Source · Select Committees · Public Accounts Committee

Recommendation 14

14 Rejected

Insufficient use of NHS data resources for patient safety insights and improvement.

Recommendation
It is generally accepted that learning from past incidents is fundamental to improving patient safety, but the 2025 Dash review found that insufficient use is made of the NHS’s data resources to generate insights and support improvement.28 NHS England told us that although it aims to learn from litigation and wishes to see it reduced through the reduction of harm, there is no direct connection between patient safety incidents and clinical negligence claims.29 Where patient safety incidents increase with age, clinical negligence claims are skewed towards middle-aged claimants.

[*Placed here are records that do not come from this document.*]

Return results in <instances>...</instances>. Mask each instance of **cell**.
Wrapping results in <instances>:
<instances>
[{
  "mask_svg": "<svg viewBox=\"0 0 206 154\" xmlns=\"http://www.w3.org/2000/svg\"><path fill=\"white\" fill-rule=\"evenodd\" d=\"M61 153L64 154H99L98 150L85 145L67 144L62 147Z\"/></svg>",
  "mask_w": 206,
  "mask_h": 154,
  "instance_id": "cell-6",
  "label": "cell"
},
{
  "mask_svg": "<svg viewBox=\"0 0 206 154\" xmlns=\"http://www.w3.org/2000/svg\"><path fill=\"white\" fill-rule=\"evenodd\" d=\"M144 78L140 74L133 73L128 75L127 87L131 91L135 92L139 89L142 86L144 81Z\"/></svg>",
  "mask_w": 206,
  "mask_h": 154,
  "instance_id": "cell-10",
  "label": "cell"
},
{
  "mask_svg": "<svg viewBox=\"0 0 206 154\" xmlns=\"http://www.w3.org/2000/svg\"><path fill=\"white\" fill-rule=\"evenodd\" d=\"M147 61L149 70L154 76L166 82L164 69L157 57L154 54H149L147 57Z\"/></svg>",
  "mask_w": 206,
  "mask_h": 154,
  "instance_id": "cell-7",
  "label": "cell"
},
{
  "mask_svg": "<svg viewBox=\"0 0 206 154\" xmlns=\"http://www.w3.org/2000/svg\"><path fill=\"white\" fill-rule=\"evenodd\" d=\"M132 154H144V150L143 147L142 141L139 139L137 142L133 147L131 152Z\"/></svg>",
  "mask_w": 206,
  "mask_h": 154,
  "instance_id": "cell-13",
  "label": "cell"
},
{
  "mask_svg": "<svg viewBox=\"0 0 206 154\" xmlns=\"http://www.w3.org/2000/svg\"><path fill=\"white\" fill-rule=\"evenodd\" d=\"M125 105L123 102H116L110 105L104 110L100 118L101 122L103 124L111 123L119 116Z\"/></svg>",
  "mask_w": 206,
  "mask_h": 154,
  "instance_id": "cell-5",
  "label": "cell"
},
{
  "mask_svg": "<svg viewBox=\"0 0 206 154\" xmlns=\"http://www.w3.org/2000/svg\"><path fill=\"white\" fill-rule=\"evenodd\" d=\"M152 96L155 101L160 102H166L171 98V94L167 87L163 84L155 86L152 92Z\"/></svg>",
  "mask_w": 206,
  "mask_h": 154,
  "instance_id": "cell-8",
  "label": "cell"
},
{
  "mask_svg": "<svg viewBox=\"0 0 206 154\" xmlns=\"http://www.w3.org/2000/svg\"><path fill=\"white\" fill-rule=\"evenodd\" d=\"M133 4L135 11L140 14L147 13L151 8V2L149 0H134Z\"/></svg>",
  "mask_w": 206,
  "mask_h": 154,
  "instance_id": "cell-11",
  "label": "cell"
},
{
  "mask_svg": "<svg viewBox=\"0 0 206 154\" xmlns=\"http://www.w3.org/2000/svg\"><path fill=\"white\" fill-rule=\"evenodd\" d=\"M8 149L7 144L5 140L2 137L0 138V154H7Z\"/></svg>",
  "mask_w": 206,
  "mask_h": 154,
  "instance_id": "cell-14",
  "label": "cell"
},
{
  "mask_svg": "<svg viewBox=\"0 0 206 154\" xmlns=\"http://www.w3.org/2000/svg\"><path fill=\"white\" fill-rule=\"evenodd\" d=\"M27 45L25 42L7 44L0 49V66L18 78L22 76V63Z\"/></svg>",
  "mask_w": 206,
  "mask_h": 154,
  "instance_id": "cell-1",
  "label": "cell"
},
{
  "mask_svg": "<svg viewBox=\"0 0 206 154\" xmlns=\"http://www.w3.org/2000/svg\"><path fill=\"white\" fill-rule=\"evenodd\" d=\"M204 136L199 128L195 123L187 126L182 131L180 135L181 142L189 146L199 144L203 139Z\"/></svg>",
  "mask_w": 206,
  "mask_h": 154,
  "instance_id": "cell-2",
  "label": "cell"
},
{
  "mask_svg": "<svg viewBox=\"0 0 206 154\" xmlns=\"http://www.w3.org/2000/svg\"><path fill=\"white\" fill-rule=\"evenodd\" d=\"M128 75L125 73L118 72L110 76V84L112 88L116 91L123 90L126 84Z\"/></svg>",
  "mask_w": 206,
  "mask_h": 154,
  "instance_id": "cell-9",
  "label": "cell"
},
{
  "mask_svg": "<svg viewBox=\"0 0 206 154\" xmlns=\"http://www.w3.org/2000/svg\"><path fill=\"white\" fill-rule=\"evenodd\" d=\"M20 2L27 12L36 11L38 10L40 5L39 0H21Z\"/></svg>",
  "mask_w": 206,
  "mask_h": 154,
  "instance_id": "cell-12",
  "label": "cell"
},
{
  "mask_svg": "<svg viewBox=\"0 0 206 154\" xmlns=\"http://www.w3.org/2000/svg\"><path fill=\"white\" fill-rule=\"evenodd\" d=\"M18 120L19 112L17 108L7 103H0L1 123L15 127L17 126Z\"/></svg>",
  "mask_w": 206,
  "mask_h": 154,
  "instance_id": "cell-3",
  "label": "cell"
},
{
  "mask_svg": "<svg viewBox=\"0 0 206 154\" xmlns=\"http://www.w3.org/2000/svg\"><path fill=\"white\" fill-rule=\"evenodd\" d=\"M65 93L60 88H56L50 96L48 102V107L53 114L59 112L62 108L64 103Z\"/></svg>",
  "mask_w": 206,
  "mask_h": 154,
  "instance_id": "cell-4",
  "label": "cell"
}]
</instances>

The relative balance of specialties also differs, with claims weighted towards maternity and emergency care, compared with general medicine and secondary care for safety incidents.30
Government Response Summary
The government disagrees with establishing a national system for sharing data, stating that existing data sharing arrangements and patient safety data are already in place.
Government Response Rejected
HM Government Rejected
3. PAC conclusion: We are concerned there is far too little data on the factors behind clinical negligence, given its huge impact on people’s lives and NHS finances. 3a. PAC recommendation: The Department should establish a national system for sharing data between trusts and analysing trends. If there are barriers to sharing protected data, it should develop analysis on an anonymised basis to pull out lessons and provide early warning alerts to trusts. 3.1 The government disagrees with the Committee’s recommendation. 3.2 The government disagrees with this recommendation as there is already data sharing arrangements in place. 3.3 NHS Resolution’s (NHSR) Safety and Learning Team works with its members to interpret and triangulate claims data with other insights to inform local patient safety plans. It also publishes reports to highlight causes of harm to improve safety including from maternity claims. 3.4 The annual NHSR and NHS England GIRFT litigation data pack ensures that on the rare occasion where a claim has not been previously recorded as a patient safety event, organisations retrospectively review the case in line with their Patient Safety Incident Response Plan. This ensures that no patient safety incidents are missed and enables any further insights from the claim to be incorporated into improvement work. 3.5 As noted in the NAO Report (3.27), there is a consensus that claims data is very partial and does not provide a ‘live picture’ of the NHS. The insights derived from patient safety data are therefore more useful for the purposes of learning and responding to harm than litigation data. As described above in response to recommendation 2e and in The National Director of Patient Safety’s testimony to the Committee, there is an existing national system in place with around 3 million incidents reported per year. This data is used to derive and share learning, including through National Patient Safety alerts and national safety programmes.